*** Information provided Section Begins ***

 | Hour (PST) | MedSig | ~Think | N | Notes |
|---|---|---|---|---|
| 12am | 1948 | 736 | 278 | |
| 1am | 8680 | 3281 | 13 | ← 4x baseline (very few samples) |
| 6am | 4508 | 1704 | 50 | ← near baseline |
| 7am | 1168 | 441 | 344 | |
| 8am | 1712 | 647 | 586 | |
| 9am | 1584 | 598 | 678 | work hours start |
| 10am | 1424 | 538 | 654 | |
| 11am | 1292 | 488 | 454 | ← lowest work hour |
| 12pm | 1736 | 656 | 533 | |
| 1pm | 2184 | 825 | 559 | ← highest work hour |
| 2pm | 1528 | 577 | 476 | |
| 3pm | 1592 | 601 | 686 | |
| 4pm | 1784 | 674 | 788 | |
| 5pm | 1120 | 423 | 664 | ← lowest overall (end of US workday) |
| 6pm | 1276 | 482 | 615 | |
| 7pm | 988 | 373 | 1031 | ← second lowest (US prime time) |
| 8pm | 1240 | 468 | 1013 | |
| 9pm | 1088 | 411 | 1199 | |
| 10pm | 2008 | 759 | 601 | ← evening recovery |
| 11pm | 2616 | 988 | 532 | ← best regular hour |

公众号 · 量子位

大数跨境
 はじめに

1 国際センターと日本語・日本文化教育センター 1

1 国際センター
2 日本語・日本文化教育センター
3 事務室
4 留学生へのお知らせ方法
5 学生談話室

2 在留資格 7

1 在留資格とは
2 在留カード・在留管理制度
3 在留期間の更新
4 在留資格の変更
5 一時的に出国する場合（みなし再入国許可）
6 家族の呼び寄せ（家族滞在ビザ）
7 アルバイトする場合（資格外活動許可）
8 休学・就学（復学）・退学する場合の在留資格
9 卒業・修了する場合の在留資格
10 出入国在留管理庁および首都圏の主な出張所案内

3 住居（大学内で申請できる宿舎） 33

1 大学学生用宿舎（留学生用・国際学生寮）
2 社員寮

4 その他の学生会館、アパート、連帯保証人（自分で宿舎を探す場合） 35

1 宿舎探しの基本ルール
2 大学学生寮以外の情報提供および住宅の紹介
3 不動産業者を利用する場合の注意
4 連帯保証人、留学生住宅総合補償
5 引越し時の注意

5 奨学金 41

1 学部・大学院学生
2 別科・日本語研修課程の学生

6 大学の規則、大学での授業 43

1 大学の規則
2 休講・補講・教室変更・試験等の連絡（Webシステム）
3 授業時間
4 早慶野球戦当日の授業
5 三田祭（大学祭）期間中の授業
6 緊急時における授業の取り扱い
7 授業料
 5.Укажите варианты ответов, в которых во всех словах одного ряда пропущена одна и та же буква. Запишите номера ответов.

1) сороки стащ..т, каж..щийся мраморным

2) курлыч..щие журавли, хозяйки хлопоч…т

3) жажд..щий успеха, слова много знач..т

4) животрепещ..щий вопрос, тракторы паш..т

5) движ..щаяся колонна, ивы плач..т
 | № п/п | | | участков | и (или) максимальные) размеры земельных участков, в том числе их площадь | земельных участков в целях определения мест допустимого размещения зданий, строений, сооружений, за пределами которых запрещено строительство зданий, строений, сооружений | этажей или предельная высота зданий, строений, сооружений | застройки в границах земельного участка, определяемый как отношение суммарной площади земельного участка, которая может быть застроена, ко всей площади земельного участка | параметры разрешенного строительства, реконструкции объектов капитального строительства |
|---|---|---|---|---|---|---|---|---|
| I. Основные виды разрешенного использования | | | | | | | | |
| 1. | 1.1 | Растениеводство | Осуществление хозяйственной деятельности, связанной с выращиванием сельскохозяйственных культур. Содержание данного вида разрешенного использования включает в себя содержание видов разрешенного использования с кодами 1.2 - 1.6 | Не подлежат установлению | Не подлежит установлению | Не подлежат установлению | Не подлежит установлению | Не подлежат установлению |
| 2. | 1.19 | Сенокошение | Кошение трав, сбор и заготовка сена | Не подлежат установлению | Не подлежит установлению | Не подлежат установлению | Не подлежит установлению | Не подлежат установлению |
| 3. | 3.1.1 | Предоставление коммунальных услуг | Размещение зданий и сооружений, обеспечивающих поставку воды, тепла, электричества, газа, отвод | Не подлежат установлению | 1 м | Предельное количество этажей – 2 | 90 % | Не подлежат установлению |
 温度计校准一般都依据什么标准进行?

*** Information provided Section Ends ***

Task details ->
This exercise calls for an exact reproduction of the material.

Written solution ->
 | Hour (PST) | MedSig | ~Think | N | Notes |
|---|---|---|---|---|
| 12am | 1948 | 736 | 278 | |
| 1am | 8680 | 3281 | 13 | ← 4x baseline (very few samples) |
| 6am | 4508 | 1704 | 50 | ← near baseline |
| 7am | 1168 | 441 | 344 | |
| 8am | 1712 | 647 | 586 | |
| 9am | 1584 | 598 | 678 | work hours start |
| 10am | 1424 | 538 | 654 | |
| 11am | 1292 | 488 | 454 | ← lowest work hour |
| 12pm | 1736 | 656 | 533 | |
| 1pm | 2184 | 825 | 559 | ← highest work hour |
| 2pm | 1528 | 577 | 476 | |
| 3pm | 1592 | 601 | 686 | |
| 4pm | 1784 | 674 | 788 | |
| 5pm | 1120 | 423 | 664 | ← lowest overall (end of US workday) |
| 6pm | 1276 | 482 | 615 | |
| 7pm | 988 | 373 | 1031 | ← second lowest (US prime time) |
| 8pm | 1240 | 468 | 1013 | |
| 9pm | 1088 | 411 | 1199 | |
| 10pm | 2008 | 759 | 601 | ← evening recovery |
| 11pm | 2616 | 988 | 532 | ← best regular hour |

公众号 · 量子位

大数跨境
 はじめに

1 国際センターと日本語・日本文化教育センター 1

1 国際センター
2 日本語・日本文化教育センター
3 事務室
4 留学生へのお知らせ方法
5 学生談話室

2 在留資格 7

1 在留資格とは
2 在留カード・在留管理制度
3 在留期間の更新
4 在留資格の変更
5 一時的に出国する場合（みなし再入国許可）
6 家族の呼び寄せ（家族滞在ビザ）
7 アルバイトする場合（資格外活動許可）
8 休学・就学（復学）・退学する場合の在留資格
9 卒業・修了する場合の在留資格
10 出入国在留管理庁および首都圏の主な出張所案内

3 住居（大学内で申請できる宿舎） 33

1 大学学生用宿舎（留学生用・国際学生寮）
2 社員寮

4 その他の学生会館、アパート、連帯保証人（自分で宿舎を探す場合） 35

1 宿舎探しの基本ルール
2 大学学生寮以外の情報提供および住宅の紹介
3 不動産業者を利用する場合の注意
4 連帯保証人、留学生住宅総合補償
5 引越し時の注意

5 奨学金 41

1 学部・大学院学生
2 別科・日本語研修課程の学生

6 大学の規則、大学での授業 43

1 大学の規則
2 休講・補講・教室変更・試験等の連絡（Webシステム）
3 授業時間
4 早慶野球戦当日の授業
5 三田祭（大学祭）期間中の授業
6 緊急時における授業の取り扱い
7 授業料
 5.Укажите варианты ответов, в которых во всех словах одного ряда пропущена одна и та же буква. Запишите номера ответов.

1) сороки стащ..т, каж..щийся мраморным

2) курлыч..щие журавли, хозяйки хлопоч…т

3) жажд..щий успеха, слова много знач..т

4) животрепещ..щий вопрос, тракторы паш..т

5) движ..щаяся колонна, ивы плач..т
 | № п/п | | | участков | и (или) максимальные) размеры земельных участков, в том числе их площадь | земельных участков в целях определения мест допустимого размещения зданий, строений, сооружений, за пределами которых запрещено строительство зданий, строений, сооружений | этажей или предельная высота зданий, строений, сооружений | застройки в границах земельного участка, определяемый как отношение суммарной площади земельного участка, которая может быть застроена, ко всей площади земельного участка | параметры разрешенного строительства, реконструкции объектов капитального строительства |
|---|---|---|---|---|---|---|---|---|
| I. Основные виды разрешенного использования | | | | | | | | |
| 1. | 1.1 | Растениеводство | Осуществление хозяйственной деятельности, связанной с выращиванием сельскохозяйственных культур. Содержание данного вида разрешенного использования включает в себя содержание видов разрешенного использования с кодами 1.2 - 1.6 | Не подлежат установлению | Не подлежит установлению | Не подлежат установлению | Не подлежит установлению | Не подлежат установлению |
| 2. | 1.19 | Сенокошение | Кошение трав, сбор и заготовка сена | Не подлежат установлению | Не подлежит установлению | Не подлежат установлению | Не подлежит установлению | Не подлежат установлению |
| 3. | 3.1.1 | Предоставление коммунальных услуг | Размещение зданий и сооружений, обеспечивающих поставку воды, тепла, электричества, газа, отвод | Не подлежат установлению | 1 м | Предельное количество этажей – 2 | 90 % | Не подлежат установлению |
 温度计校准一般都依据什么标准进行?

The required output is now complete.